Saved entries
_ _ _

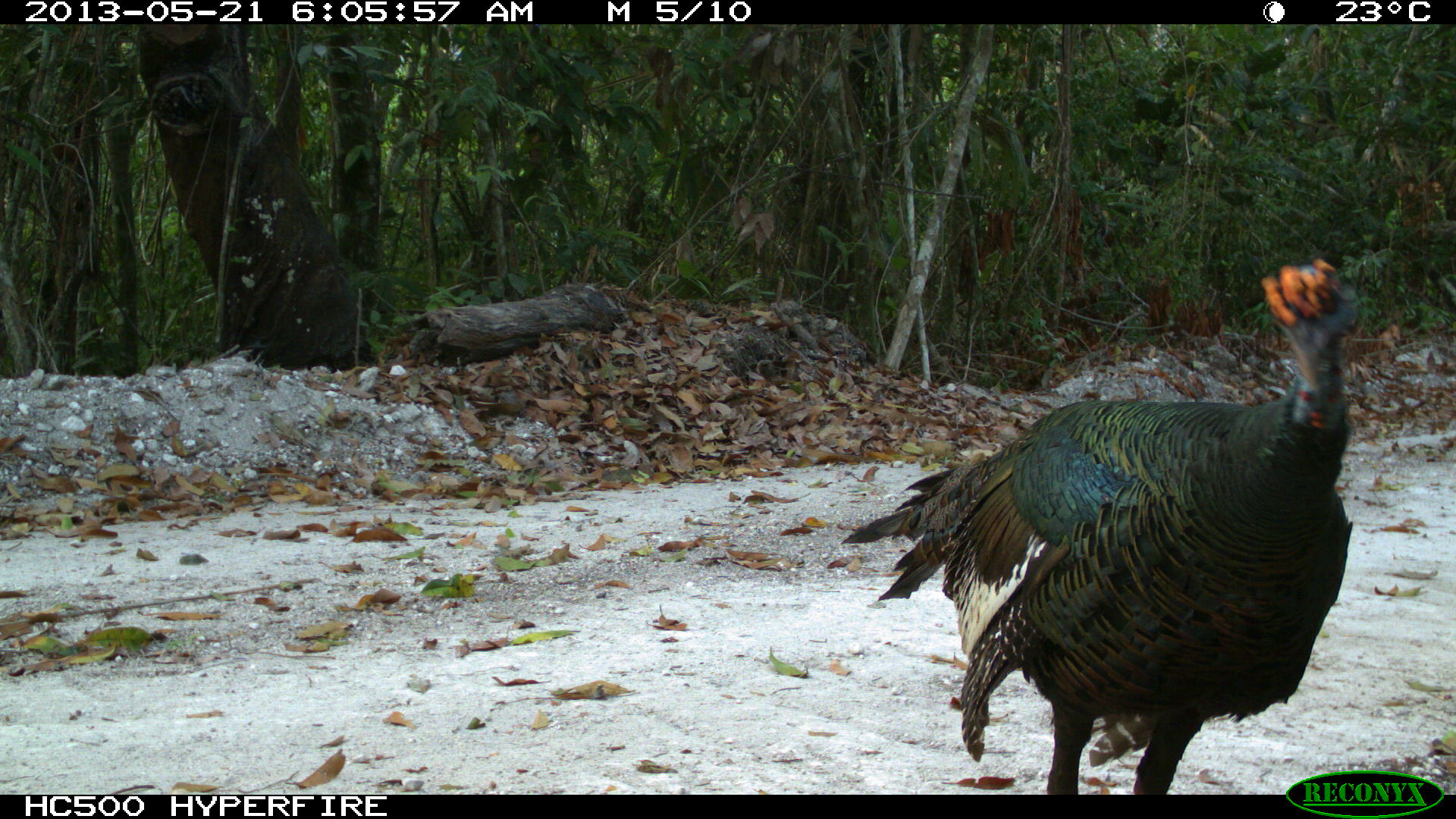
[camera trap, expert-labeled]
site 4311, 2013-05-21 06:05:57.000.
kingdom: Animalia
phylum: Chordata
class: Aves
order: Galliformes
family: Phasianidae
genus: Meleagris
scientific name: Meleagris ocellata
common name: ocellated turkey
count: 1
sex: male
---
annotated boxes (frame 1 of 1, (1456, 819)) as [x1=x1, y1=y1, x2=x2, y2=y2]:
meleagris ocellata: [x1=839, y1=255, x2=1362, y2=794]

_ _ _

_The task:_ Starting at the line that contains "annotated boxes (frame", retype every line through the end of the records exactly, and nothing else.

_Your response:_
annotated boxes (frame 1 of 1, (1456, 819)) as [x1=x1, y1=y1, x2=x2, y2=y2]:
meleagris ocellata: [x1=839, y1=255, x2=1362, y2=794]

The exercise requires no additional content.